Higher education’s five chariots of fire

Almost a fifth of the athletes competing for Great Britain at the London 2012 Olympics are current or former students from five UK universities, an analysis has shown.

August 6, 2012

Of the 535 athletes who make up Team GB, 98 are graduates or students from Loughborough University, the universities of Cambridge, Nottingham and Bath or The Open University.

And with 46 students and alumni representing the country in the London games, Loughborough has produced just three fewer competitors than the next four universities put together.

According to the analysis, 55 per cent of Team GB are graduates or are currently studying towards a degree, higher than the overall UK participation rate (49 per cent).

The figure would be even more impressive if the athletes who are too young for higher education or who have deferred entry to focus on sport were removed from the equation.

Of the 297 students and graduates in Team GB, 49 studied at overseas universities.

The analysis found that basketball players and swimmers are particularly likely to have studied abroad, often on sports scholarship programmes.

Graduates and students dominate certain sports: some 90 per cent of Team GB hockey players are studying or have studied, and the figures for rowing and athletics are also impressive (81 per cent and 67 per cent respectively).

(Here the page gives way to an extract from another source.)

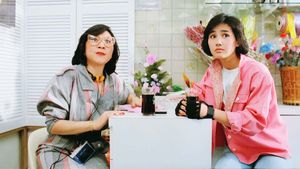Wo yuan yi's poster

Football comes bottom of the graduate-involvement table, with an overall higher education participation rate of just 31 per cent (significantly lower for the men’s squad alone).

Among the graduates representing Team GB are heptathlon champion Jessica Ennis, who studied psychology at the University of Sheffield, and double scull gold medallists Anna Watkins and Katherine Grainger, who are University of Cambridge and University of Edinburgh graduates respectively.

Current students include judo silver medallist Gemma Gibbons, a University of Bath graduate who is studying for a master’s degree in exercise science and health at the University of East London.

Those with links to Loughborough include many of those competing in team sports such as hockey, but also include track and field stars such as distance runner Lisa Dobriskey.